= Problem description =
Reproduce the material below word for word, omitting the picture.

● ● ● ●

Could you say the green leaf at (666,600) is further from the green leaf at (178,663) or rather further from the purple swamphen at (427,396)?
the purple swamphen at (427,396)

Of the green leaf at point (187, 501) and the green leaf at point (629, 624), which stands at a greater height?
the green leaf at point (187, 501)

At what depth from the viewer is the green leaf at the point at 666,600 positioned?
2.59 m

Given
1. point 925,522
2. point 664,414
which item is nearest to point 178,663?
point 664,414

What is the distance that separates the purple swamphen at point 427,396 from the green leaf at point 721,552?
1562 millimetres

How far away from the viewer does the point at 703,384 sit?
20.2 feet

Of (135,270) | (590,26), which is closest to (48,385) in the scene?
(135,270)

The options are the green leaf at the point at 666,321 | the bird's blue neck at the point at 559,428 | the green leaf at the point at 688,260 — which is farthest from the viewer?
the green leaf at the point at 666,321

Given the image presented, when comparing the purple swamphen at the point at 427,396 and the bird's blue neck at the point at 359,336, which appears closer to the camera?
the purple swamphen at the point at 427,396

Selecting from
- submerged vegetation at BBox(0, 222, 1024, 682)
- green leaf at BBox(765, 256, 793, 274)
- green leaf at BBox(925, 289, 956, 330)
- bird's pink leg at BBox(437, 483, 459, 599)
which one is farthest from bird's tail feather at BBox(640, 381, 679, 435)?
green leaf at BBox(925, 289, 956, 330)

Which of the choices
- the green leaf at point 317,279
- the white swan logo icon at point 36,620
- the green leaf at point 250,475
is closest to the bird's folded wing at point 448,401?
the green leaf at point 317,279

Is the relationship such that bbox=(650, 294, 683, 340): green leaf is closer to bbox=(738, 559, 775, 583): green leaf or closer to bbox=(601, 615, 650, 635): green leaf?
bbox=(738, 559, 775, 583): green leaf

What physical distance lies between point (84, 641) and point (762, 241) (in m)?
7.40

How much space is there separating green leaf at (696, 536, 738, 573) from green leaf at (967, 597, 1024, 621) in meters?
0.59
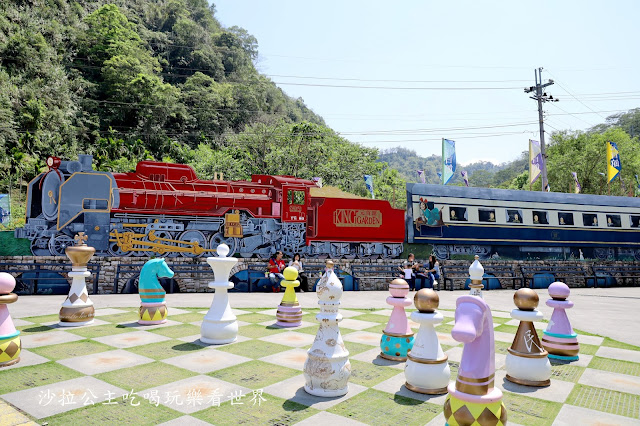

● ● ● ●

= Written reply =
Could you say the green leaf at (666,600) is further from the green leaf at (178,663) or rather further from the purple swamphen at (427,396)?
the purple swamphen at (427,396)

Of the green leaf at point (187, 501) and the green leaf at point (629, 624), which stands at a greater height?
the green leaf at point (187, 501)

At what depth from the viewer is the green leaf at the point at 666,600 positioned?
2.59 m

Given
1. point 925,522
2. point 664,414
which item is nearest to point 178,663?
point 664,414

What is the distance that separates the purple swamphen at point 427,396 from the green leaf at point 721,552?
1562 millimetres

How far away from the viewer does the point at 703,384 sit?
20.2 feet

Of (135,270) | (590,26), which is closest to (48,385) in the scene?
(135,270)

The options are the green leaf at the point at 666,321 | the bird's blue neck at the point at 559,428 | the green leaf at the point at 688,260 — which is farthest from the viewer?
the green leaf at the point at 666,321

Given the image presented, when comparing the purple swamphen at the point at 427,396 and the bird's blue neck at the point at 359,336, which appears closer to the camera?
the purple swamphen at the point at 427,396

Selecting from
- submerged vegetation at BBox(0, 222, 1024, 682)
- green leaf at BBox(765, 256, 793, 274)
- green leaf at BBox(925, 289, 956, 330)
- bird's pink leg at BBox(437, 483, 459, 599)
which one is farthest from bird's tail feather at BBox(640, 381, 679, 435)?
green leaf at BBox(925, 289, 956, 330)

Which of the choices
- the green leaf at point 317,279
- the white swan logo icon at point 36,620
- the green leaf at point 250,475
is closest to the bird's folded wing at point 448,401?
the green leaf at point 317,279

Is the relationship such that bbox=(650, 294, 683, 340): green leaf is closer to bbox=(738, 559, 775, 583): green leaf or closer to bbox=(601, 615, 650, 635): green leaf?
bbox=(738, 559, 775, 583): green leaf

What physical distance lies between point (84, 641) and point (762, 241) (in m)?
7.40

How much space is there separating green leaf at (696, 536, 738, 573) from green leaf at (967, 597, 1024, 621) in meters?
0.59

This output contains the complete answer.